The Supreme Court judgement on Ahmed Zaoui's eligibility for bail again shows how the government is on the wrong side of civil liberties issues. The government's argument was essentially jurisdictional - that the relevant sections of the Immigration Act did not allow for bail, and so therefore Zaoui must rot in prison regardless of justice. The Supreme Court put paid to that in no uncertain terms, and in the process positioned itself as a defender of civil liberties and human rights against the encroachments of the executive.

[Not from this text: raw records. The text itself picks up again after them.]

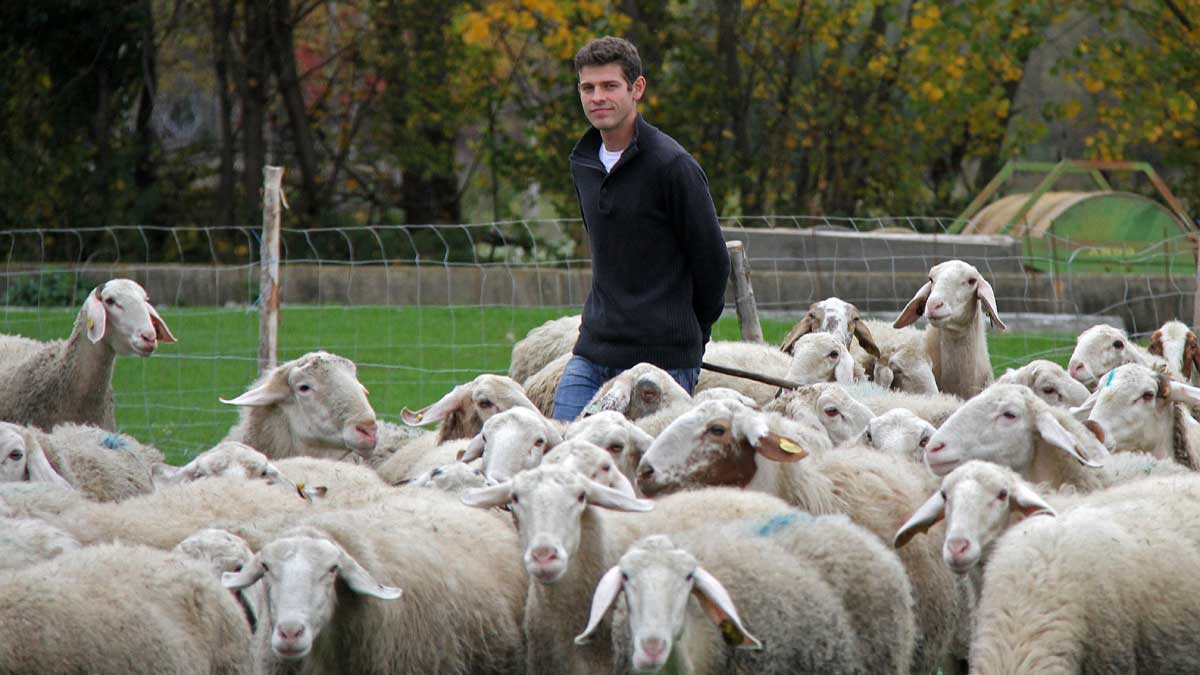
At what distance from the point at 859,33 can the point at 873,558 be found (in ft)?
41.6

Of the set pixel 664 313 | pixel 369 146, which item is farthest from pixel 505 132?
pixel 664 313

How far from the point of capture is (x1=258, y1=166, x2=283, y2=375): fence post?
8555 millimetres

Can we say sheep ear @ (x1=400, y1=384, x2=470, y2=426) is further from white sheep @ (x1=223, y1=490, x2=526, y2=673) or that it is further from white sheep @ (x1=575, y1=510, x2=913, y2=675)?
white sheep @ (x1=575, y1=510, x2=913, y2=675)

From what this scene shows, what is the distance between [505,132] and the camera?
17.5 metres

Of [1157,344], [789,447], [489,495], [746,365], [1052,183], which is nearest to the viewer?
[489,495]

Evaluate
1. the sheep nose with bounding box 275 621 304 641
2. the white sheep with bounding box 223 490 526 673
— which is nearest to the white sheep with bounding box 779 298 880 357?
the white sheep with bounding box 223 490 526 673

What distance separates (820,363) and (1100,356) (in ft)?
4.03

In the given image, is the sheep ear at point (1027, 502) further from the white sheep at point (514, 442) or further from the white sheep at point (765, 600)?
the white sheep at point (514, 442)

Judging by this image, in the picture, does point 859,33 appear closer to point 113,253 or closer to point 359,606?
point 113,253

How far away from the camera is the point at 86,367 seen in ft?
24.7

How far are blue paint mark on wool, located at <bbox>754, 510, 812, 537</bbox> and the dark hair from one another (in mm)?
1878

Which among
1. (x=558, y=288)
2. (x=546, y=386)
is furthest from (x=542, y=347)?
(x=558, y=288)

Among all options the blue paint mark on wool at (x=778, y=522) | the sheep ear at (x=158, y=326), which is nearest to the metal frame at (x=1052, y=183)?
the sheep ear at (x=158, y=326)

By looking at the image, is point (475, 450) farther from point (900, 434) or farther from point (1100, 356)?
point (1100, 356)
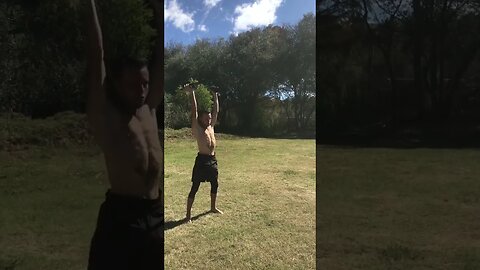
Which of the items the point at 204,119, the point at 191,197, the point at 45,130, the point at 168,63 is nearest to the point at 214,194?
the point at 191,197

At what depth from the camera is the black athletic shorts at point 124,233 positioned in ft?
6.02

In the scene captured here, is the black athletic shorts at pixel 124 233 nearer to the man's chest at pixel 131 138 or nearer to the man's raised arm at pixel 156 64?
the man's chest at pixel 131 138

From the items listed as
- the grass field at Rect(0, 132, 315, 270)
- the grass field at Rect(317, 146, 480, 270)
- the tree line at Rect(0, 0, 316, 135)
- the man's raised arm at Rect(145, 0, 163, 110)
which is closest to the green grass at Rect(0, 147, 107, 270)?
the grass field at Rect(0, 132, 315, 270)

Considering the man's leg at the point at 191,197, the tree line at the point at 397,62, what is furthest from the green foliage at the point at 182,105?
the tree line at the point at 397,62

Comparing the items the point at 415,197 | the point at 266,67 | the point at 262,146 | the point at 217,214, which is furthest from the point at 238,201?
the point at 415,197

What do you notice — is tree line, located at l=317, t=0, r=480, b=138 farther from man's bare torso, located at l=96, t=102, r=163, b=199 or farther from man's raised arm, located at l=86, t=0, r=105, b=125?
man's raised arm, located at l=86, t=0, r=105, b=125

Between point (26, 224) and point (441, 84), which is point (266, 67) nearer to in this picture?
point (441, 84)

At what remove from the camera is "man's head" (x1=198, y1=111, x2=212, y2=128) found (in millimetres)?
2225

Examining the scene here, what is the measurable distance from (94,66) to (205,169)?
77cm

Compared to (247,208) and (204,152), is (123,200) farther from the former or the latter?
(247,208)

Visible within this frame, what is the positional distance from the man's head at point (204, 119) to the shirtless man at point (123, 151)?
37cm

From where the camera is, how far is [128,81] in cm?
183

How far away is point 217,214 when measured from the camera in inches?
89.8

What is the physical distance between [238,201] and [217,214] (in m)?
0.13
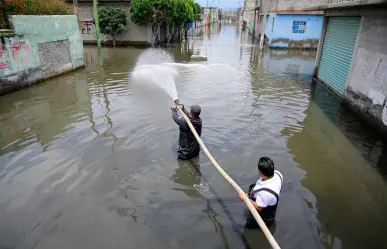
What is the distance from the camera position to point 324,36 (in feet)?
48.1

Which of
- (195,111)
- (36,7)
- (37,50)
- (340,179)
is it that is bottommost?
(340,179)

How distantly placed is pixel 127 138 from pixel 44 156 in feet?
6.62

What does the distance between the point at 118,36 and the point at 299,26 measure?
60.1 feet

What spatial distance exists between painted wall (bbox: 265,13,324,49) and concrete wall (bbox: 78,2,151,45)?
13.2 metres

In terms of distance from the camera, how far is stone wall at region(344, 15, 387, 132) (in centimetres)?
848

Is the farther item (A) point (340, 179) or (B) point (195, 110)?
(A) point (340, 179)

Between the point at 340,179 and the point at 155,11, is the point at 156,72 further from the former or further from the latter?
the point at 340,179

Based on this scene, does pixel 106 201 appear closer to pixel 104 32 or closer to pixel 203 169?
pixel 203 169

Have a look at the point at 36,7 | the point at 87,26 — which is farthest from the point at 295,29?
the point at 36,7

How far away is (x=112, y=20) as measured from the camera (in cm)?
2564

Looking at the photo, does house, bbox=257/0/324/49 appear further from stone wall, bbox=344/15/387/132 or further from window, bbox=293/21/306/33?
stone wall, bbox=344/15/387/132

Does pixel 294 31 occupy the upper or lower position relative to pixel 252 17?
lower

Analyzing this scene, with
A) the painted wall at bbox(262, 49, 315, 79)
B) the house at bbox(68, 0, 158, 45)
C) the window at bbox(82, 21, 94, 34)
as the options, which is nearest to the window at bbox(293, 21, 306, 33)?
the painted wall at bbox(262, 49, 315, 79)

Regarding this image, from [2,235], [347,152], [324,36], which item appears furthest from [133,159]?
[324,36]
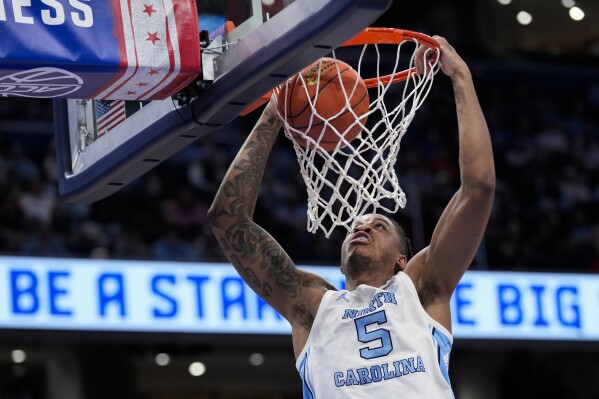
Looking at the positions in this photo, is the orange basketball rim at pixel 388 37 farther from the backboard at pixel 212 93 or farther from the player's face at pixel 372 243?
the player's face at pixel 372 243

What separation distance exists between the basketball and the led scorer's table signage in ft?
17.7

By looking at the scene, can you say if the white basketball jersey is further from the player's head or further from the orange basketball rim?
the orange basketball rim

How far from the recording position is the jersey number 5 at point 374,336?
3916 millimetres

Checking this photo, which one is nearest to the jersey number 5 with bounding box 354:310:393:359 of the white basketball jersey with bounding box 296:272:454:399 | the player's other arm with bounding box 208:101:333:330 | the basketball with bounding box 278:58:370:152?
the white basketball jersey with bounding box 296:272:454:399

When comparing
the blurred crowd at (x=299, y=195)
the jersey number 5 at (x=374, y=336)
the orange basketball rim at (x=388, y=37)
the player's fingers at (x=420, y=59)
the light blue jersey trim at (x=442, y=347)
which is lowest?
the blurred crowd at (x=299, y=195)

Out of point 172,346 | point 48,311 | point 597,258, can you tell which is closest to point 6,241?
→ point 48,311

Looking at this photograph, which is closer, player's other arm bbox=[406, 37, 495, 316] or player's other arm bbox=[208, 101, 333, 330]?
player's other arm bbox=[406, 37, 495, 316]

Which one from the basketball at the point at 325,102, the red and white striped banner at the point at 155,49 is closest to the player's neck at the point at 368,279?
the basketball at the point at 325,102

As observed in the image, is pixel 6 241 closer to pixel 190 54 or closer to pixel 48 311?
pixel 48 311

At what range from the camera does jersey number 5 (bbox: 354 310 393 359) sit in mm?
3916

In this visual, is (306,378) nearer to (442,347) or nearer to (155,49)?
(442,347)

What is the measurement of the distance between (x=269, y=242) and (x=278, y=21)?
3.39 ft

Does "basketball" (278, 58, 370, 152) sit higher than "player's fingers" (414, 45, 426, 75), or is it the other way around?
"player's fingers" (414, 45, 426, 75)

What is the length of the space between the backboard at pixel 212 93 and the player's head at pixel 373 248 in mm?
693
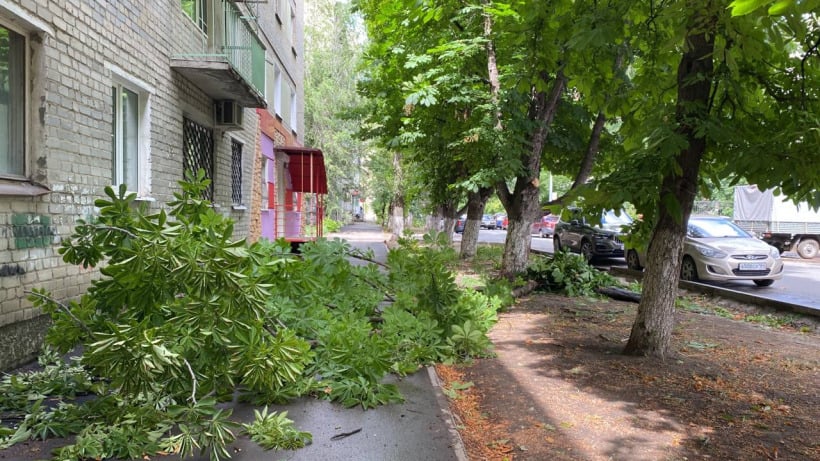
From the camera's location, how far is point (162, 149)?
810cm

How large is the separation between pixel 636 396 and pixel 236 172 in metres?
10.3

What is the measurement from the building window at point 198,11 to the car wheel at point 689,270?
37.0 ft

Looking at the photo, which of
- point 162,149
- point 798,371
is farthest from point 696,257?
point 162,149

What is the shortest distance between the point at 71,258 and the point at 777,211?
75.9 ft

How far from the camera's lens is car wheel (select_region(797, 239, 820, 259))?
65.9 ft

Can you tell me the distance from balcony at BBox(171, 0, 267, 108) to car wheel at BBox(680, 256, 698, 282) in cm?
992

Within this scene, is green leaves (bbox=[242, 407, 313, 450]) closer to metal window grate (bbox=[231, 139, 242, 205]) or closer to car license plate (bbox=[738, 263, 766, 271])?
metal window grate (bbox=[231, 139, 242, 205])

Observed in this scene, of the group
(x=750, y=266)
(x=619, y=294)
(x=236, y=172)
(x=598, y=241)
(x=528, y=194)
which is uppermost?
(x=236, y=172)

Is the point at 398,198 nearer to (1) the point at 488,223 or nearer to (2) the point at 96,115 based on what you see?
(2) the point at 96,115

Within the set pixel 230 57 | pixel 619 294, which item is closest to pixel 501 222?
pixel 619 294

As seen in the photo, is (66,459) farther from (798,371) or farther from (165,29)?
(165,29)

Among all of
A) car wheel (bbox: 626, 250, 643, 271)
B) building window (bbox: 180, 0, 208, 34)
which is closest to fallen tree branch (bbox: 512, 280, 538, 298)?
car wheel (bbox: 626, 250, 643, 271)

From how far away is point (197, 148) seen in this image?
32.8 feet

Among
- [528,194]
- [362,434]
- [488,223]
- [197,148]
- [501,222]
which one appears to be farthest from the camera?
[488,223]
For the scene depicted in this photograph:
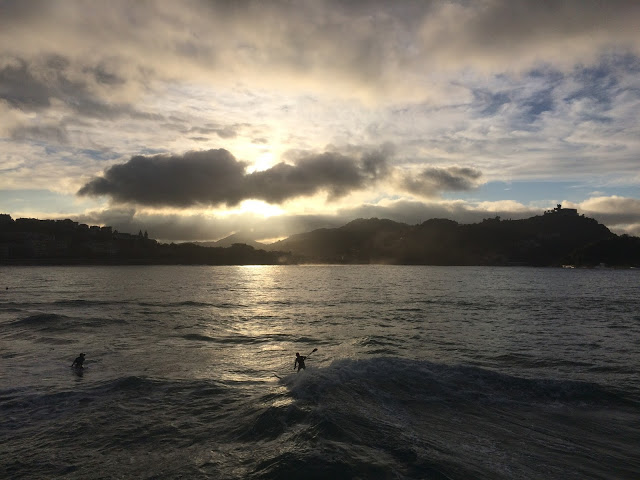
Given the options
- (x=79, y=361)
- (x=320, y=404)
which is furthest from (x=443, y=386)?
(x=79, y=361)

The Court's decision relied not on the Bill of Rights Act, but on common law. The power to grant bail (or Habeas Corpus) is "an ancient common law jurisdiction" exercised by the New Zealand courts by virtue of the importation of English common law in 1840, and which "inheres in the Court itself". It can therefore be granted in any matter:

Unless excluded by statute, the inherent jurisdiction of the High Court to grant bail may be directly invoked whenever someone is detained under any enactment pending trial, sentence, appeal, determination of legal status, or (in immigration cases) removal or deportation from New Zealand. The jurisdiction can be exercised whether or not the High Court is seized of proceedings challenging the lawfulness of the detention.

(My emphasis).

The rest of the judgement debated the question of whether the appropriate section of the Immigration Act directly excluded the Court from granting bail; the Court concluded that it did not. They also concluded that the Court had the power to alter the conditions of imprisonment, allowing Zaoui to be held in the Mangere Refugee Center rather than a prison.

Whether Ahmed Zaoui is ultimately granted bail will be decided on the facts of his case. What this judgement establishes is that he may be. And that is an important victory not just for Zaoui, but for us all. It reaffirms a vital protection for our civil liberties, and an extremely wide-ranging power to review not just the legality, but the necessity of detention.